Four predictions for 2015

The end of every year brings a proliferation of prediction lists. As we end an incredibly active 2014 in the tech/investment world, I am adding my own thoughts on what might be coming in 2015.

A killer app for Bitcoin emerges

We’ve seen Bitcoin adoption by major retailers like and Dell, but there’s still too much volatility and regulatory uncertainty for Bitcoin to be used as a mainstream currency in North America anytime soon.

I have long believed that Bitcoin is a beautiful and powerful technology, with great developer adoption – but where are the apps that solve real problems? We shouldn’t look for much traction with the current use case (payments in North America), as most consumers in North America don’t view the current payment system as broken and in need of a fix. Instead, look for a killer Bitcoin app to emerge elsewhere, like in international money transfers or remittances.

Enterprise apps, driven by mobile and big data

There are always a ton of new enterprise apps ever year, each hoping to be ‘the next big thing’ that changes the way we work. The common theme has been making apps more accessible (i.e. mobile) and smarter (i.e. machine learning and big data). Good examples are Slack for the first category and RelateIQ for the second. Expect both of these trends to take off in a big way in 2015.
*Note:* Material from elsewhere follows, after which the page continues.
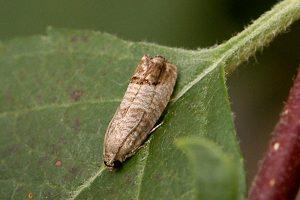 CM resting on leaf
Virtual Reality moves beyond gaming

The game industry has been the first to really embrace the potential of VR; that’s why Oculus first launched its public prototype of Rift at a gaming convention. However, VR is an incredibly exciting area that can reach far beyond gaming. This Ars Technica article describes a few examples from trauma treatment and classroom learning to marketing and film. In 2015, we will see the first major applications of VR outside the game industry.

The “winner takes it all” dynamic accelerates

This past year has brought accelerated funding rounds for emerging category leaders. As summarized in this TechCrunch article, …”the biggest winners win by staggering amounts compared to their competitors. What used to be perceived as a 5x or 10x gap in valuation between the winner and a runner-up is now more widely seen as between 100x or even possibly 1000x.”

In a start-up environment that’s noisier than ever, break-out companies have an increasingly easy job of raising tons of money at high valuations while the second and third runs in a category often struggle. This dynamic has just started to emerge and will accelerate through 2015.

Those are some of the key areas we’ll be watching next year. What about you? Which technologies, trends, and areas do you think will break out in 2015?